Rewrite the records below, changing each instance of "linear subway tile" to "narrow subway tile" and leaving all other text unchanged.

── Input for this task ──

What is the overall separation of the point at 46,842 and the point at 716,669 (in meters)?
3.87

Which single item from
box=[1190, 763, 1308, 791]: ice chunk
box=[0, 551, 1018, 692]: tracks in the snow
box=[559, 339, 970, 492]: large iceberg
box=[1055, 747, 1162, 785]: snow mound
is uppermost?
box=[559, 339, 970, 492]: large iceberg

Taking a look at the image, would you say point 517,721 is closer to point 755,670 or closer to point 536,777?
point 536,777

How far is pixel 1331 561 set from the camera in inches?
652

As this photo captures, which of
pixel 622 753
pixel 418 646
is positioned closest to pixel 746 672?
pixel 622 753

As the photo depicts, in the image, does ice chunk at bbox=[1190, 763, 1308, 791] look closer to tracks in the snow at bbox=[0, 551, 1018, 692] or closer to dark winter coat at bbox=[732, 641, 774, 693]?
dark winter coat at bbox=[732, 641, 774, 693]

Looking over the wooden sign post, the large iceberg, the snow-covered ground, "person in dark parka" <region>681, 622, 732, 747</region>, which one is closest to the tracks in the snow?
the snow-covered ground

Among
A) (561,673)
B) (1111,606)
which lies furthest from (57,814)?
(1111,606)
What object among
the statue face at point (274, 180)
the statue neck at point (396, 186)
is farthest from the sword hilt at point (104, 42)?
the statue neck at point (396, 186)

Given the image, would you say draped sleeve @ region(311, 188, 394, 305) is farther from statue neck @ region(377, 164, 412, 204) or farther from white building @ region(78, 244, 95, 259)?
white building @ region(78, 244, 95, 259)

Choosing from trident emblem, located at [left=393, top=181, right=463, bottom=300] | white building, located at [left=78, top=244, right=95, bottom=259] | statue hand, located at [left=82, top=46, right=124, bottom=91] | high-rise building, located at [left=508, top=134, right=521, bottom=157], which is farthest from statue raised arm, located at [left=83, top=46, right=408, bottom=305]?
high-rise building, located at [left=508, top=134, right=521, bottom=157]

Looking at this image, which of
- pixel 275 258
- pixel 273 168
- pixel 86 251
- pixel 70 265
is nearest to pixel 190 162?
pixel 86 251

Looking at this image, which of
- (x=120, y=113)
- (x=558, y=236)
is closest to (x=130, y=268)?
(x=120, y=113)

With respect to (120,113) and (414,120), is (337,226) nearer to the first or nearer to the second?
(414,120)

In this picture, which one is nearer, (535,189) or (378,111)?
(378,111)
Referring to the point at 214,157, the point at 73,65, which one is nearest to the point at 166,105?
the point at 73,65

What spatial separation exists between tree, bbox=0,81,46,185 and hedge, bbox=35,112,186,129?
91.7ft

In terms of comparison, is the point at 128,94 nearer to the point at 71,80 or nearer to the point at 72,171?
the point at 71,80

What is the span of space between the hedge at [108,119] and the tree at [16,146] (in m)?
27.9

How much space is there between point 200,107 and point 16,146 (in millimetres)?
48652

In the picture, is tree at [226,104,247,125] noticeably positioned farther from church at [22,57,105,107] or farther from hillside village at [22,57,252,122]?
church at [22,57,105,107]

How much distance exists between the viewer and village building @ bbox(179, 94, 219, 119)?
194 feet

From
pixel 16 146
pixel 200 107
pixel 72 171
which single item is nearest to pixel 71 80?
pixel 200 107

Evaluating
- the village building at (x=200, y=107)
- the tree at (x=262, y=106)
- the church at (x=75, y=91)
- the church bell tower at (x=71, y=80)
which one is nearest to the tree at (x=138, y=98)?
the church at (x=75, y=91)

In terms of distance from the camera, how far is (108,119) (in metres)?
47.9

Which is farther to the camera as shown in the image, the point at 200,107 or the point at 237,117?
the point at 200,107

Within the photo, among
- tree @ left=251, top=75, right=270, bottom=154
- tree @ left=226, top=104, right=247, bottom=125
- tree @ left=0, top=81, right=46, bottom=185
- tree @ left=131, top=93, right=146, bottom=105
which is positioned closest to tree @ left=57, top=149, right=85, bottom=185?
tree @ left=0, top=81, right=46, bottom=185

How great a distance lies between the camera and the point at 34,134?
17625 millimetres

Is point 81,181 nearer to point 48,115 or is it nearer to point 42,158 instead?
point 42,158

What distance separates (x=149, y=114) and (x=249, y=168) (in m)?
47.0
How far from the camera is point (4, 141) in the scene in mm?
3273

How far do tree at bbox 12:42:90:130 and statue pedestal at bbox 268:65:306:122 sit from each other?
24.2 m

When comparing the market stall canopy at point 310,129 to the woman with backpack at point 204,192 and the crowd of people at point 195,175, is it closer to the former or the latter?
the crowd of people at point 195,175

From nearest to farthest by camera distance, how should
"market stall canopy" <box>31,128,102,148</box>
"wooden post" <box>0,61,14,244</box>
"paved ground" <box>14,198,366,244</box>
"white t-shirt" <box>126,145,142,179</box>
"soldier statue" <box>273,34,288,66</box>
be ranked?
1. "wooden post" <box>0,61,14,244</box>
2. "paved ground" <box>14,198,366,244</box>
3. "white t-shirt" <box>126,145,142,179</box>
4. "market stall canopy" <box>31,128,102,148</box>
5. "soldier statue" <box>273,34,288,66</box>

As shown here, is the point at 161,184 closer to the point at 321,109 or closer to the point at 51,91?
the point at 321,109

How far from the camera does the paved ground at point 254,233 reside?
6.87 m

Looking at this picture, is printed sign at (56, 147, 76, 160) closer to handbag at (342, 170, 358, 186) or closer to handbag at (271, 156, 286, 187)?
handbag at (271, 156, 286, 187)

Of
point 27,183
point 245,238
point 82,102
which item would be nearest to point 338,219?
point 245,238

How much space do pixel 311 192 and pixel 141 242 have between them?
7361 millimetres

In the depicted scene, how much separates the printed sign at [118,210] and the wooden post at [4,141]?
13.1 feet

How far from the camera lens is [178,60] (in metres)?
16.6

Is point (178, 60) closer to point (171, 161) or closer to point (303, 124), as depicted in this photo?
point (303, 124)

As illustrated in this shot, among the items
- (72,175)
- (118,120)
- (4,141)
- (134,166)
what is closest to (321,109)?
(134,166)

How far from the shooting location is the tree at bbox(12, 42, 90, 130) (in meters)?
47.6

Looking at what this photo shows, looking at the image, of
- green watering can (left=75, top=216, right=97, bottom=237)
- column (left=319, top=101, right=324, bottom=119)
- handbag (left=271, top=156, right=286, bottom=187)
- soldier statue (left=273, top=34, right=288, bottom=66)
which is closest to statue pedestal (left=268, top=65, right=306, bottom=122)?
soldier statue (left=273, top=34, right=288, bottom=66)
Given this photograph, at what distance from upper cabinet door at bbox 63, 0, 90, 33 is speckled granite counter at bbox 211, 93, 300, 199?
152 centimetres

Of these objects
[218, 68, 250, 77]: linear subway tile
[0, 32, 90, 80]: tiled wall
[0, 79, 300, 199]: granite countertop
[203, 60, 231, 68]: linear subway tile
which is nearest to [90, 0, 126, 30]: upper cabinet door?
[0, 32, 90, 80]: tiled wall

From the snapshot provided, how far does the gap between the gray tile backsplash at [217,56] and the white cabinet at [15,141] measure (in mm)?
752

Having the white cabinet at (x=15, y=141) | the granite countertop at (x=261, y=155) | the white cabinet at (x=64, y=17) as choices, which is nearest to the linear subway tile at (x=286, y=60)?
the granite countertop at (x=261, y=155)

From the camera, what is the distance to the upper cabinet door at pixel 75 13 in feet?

───

» **Answer to this exercise**:
What is the overall separation of the point at 46,842 and the point at 716,669 (in meters)?
3.87

Which single item from
box=[1190, 763, 1308, 791]: ice chunk
box=[0, 551, 1018, 692]: tracks in the snow
box=[559, 339, 970, 492]: large iceberg
box=[1055, 747, 1162, 785]: snow mound
is uppermost?
box=[559, 339, 970, 492]: large iceberg

Taking a look at the image, would you say point 517,721 is closer to point 755,670 or closer to point 536,777?
point 536,777

How far is pixel 1331 561 set from the camera in inches?
652

As this photo captures, which of
pixel 622 753
pixel 418 646
is positioned closest to pixel 746 672?
pixel 622 753

As the photo depicts, in the image, does ice chunk at bbox=[1190, 763, 1308, 791] look closer to tracks in the snow at bbox=[0, 551, 1018, 692] or closer to dark winter coat at bbox=[732, 641, 774, 693]?
dark winter coat at bbox=[732, 641, 774, 693]

Looking over the wooden sign post, the large iceberg, the snow-covered ground, "person in dark parka" <region>681, 622, 732, 747</region>, which one is closest to the tracks in the snow?
the snow-covered ground

Among
A) (561,673)
B) (1111,606)
which lies furthest from (57,814)?
(1111,606)
What object among
the statue face at point (274, 180)
the statue neck at point (396, 186)
is farthest from the sword hilt at point (104, 42)?
the statue neck at point (396, 186)

Given the image, would you say draped sleeve @ region(311, 188, 394, 305) is farther from statue neck @ region(377, 164, 412, 204) or farther from white building @ region(78, 244, 95, 259)?
white building @ region(78, 244, 95, 259)

Choosing from trident emblem, located at [left=393, top=181, right=463, bottom=300] | white building, located at [left=78, top=244, right=95, bottom=259] | statue hand, located at [left=82, top=46, right=124, bottom=91] | high-rise building, located at [left=508, top=134, right=521, bottom=157], which is farthest from statue raised arm, located at [left=83, top=46, right=408, bottom=305]?
high-rise building, located at [left=508, top=134, right=521, bottom=157]

Looking at this image, which of
- pixel 275 258
- pixel 273 168
- pixel 86 251
- pixel 70 265
is nearest to pixel 190 162?
pixel 86 251

Looking at this image, which of
- (x=120, y=113)
- (x=558, y=236)
is closest to (x=130, y=268)?
(x=120, y=113)

With respect to (120,113) and (414,120), is (337,226) nearer to the first or nearer to the second?
(414,120)

In this picture, which one is nearer, (535,189) or (378,111)?
(378,111)
Referring to the point at 214,157, the point at 73,65, which one is nearest to the point at 166,105?
the point at 73,65

What spatial separation exists between tree, bbox=0,81,46,185 and hedge, bbox=35,112,186,129?
91.7ft

In terms of comparison, is the point at 128,94 nearer to the point at 71,80 or nearer to the point at 72,171?
the point at 71,80

What is the span of space between the hedge at [108,119] and the tree at [16,146] (in m)?
27.9

How much space is there between point 200,107 and point 16,146 (in millimetres)?
48652

In the picture, is tree at [226,104,247,125] noticeably positioned farther from church at [22,57,105,107] or farther from hillside village at [22,57,252,122]?
church at [22,57,105,107]

How much distance exists between the viewer and village building @ bbox(179, 94, 219, 119)?
194 feet

From
pixel 16 146
pixel 200 107
pixel 72 171
which single item is nearest to pixel 71 80?
pixel 200 107

Evaluating
- the village building at (x=200, y=107)
- the tree at (x=262, y=106)
- the church at (x=75, y=91)
- the church bell tower at (x=71, y=80)
which one is nearest to the tree at (x=138, y=98)?
the church at (x=75, y=91)

In terms of distance from the camera, how far is (108,119) (in metres)?
47.9

Which is farther to the camera as shown in the image, the point at 200,107 or the point at 237,117?
the point at 200,107

Within the photo, among
- tree @ left=251, top=75, right=270, bottom=154
- tree @ left=226, top=104, right=247, bottom=125
- tree @ left=0, top=81, right=46, bottom=185
- tree @ left=131, top=93, right=146, bottom=105
which is positioned closest to tree @ left=57, top=149, right=85, bottom=185?
tree @ left=0, top=81, right=46, bottom=185

How great a distance lies between the camera and the point at 34,134?
17625 millimetres

Is point 81,181 nearer to point 48,115 or is it nearer to point 42,158 instead?
point 42,158

What distance separates (x=149, y=114) and (x=249, y=168) (in m)?
47.0
How far from the camera is point (4, 141) in the scene in mm?
3273

How far do tree at bbox 12:42:90:130 and statue pedestal at bbox 268:65:306:122 sit from each other?
24.2 m

When comparing the market stall canopy at point 310,129 to the woman with backpack at point 204,192 and the crowd of people at point 195,175, is it closer to the former or the latter?
the crowd of people at point 195,175

From nearest to farthest by camera distance, how should
"market stall canopy" <box>31,128,102,148</box>
"wooden post" <box>0,61,14,244</box>
"paved ground" <box>14,198,366,244</box>
"white t-shirt" <box>126,145,142,179</box>
"soldier statue" <box>273,34,288,66</box>
be ranked?
1. "wooden post" <box>0,61,14,244</box>
2. "paved ground" <box>14,198,366,244</box>
3. "white t-shirt" <box>126,145,142,179</box>
4. "market stall canopy" <box>31,128,102,148</box>
5. "soldier statue" <box>273,34,288,66</box>

As shown here, is the point at 161,184 closer to the point at 321,109 or closer to the point at 51,91?
the point at 321,109

How far from the camera does the paved ground at point 254,233 reside?
6.87 m

Looking at this picture, is printed sign at (56, 147, 76, 160) closer to handbag at (342, 170, 358, 186) or closer to handbag at (271, 156, 286, 187)?
handbag at (271, 156, 286, 187)

Of
point 27,183
point 245,238
point 82,102
which item would be nearest to point 338,219?
point 245,238

How much space do pixel 311 192 and pixel 141 242 have between them?
7361 millimetres

In the depicted scene, how much separates the printed sign at [118,210] and the wooden post at [4,141]?
13.1 feet

How far from the camera lens is [178,60] (in metres)?
16.6

Is point (178, 60) closer to point (171, 161) or closer to point (303, 124), as depicted in this photo?
point (303, 124)

As illustrated in this shot, among the items
- (72,175)
- (118,120)
- (4,141)
- (134,166)
what is closest to (321,109)?
(134,166)

How far from the shooting location is the tree at bbox(12, 42, 90, 130) (in meters)?
47.6

Looking at what this photo shows, looking at the image, of
- green watering can (left=75, top=216, right=97, bottom=237)
- column (left=319, top=101, right=324, bottom=119)
- handbag (left=271, top=156, right=286, bottom=187)
- soldier statue (left=273, top=34, right=288, bottom=66)
which is closest to statue pedestal (left=268, top=65, right=306, bottom=122)?
soldier statue (left=273, top=34, right=288, bottom=66)
Given this photograph, at what distance from upper cabinet door at bbox 63, 0, 90, 33 is speckled granite counter at bbox 211, 93, 300, 199?
152 centimetres

Of these objects
[218, 68, 250, 77]: narrow subway tile
[0, 32, 90, 80]: tiled wall
[0, 79, 300, 199]: granite countertop
[203, 60, 231, 68]: narrow subway tile
which is nearest to [90, 0, 126, 30]: upper cabinet door?
[0, 32, 90, 80]: tiled wall

From the snapshot provided, how far does the gap between the gray tile backsplash at [217,56] and the white cabinet at [15,141] measure (in mm)?
752

Having the white cabinet at (x=15, y=141) | the granite countertop at (x=261, y=155) | the white cabinet at (x=64, y=17) as choices, which is nearest to the narrow subway tile at (x=286, y=60)?
the granite countertop at (x=261, y=155)

From the camera, what is the distance to the upper cabinet door at pixel 75 13 in feet?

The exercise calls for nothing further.